Former ZESA CEO Blames Uncompetitive Tariffs for Current Electricity Problems-Zimbabwe
- Engineer Josh Chifamba, Former Zimbabwe Electricity Supply Authority (ZESA) Chief Executive Officer, blames uncompetitive tariffs and delayed sacrifices for plunging the nation into the current electricity crisis.
- Zimbabwe is going through a challenging phase of over 18 hours of power outages in households and industries.
Engineer Josh Chifamba, Former Zimbabwe Electricity Supply Authority (ZESA) Chief Executive Officer, blames uncompetitive tariffs and delayed sacrifices for plunging the nation into the current electricity crisis. His remarks come when Zimbabwe is going through a challenging phase of over 18 hours of power outages in households and industries due to dwindling water levels at Kariba Dam.
He said energy is fixed at Kariba with the rationale for expansion, having been inspired by the fact that with additional generators, load shedding, especially at peak demand, would be alleviated. “Kariba would thus change its operating regime, and the wholesale price of electricity would be reduced, as imported peaking power was coming in at USc45/kWh, against a retail tariff of USc9/kWh”.
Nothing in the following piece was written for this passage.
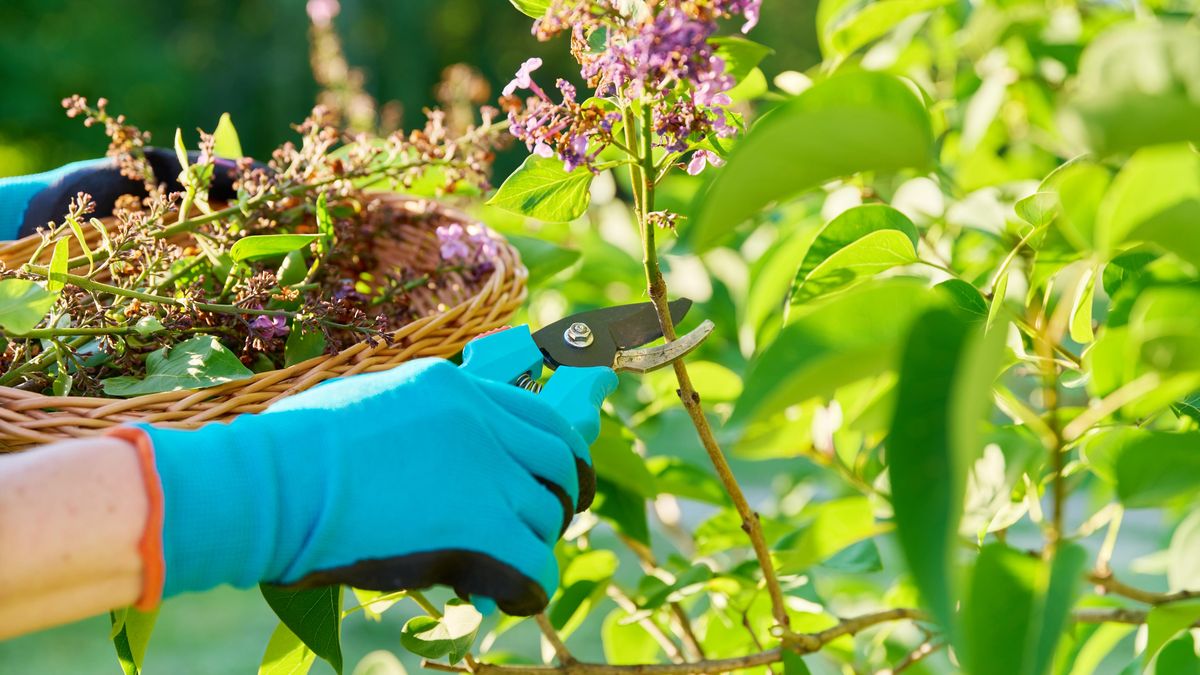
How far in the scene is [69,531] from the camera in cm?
35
Chifamba said output at Kariba was supposed to reduce outside peak time to allow for increased output at peak. Regarding planning, the reduced output would be plugged by new capacity at Hwange thermal, whose commissioning has now started. An energy expert currently providing consultancy services in the Southern Africa region said the desire was to bring Kariba and Hwange on stream to gain the complementary benefits, especially plugging the holes for Kariba. However, this is not feasible due to funding constraints in an environment of sanctions.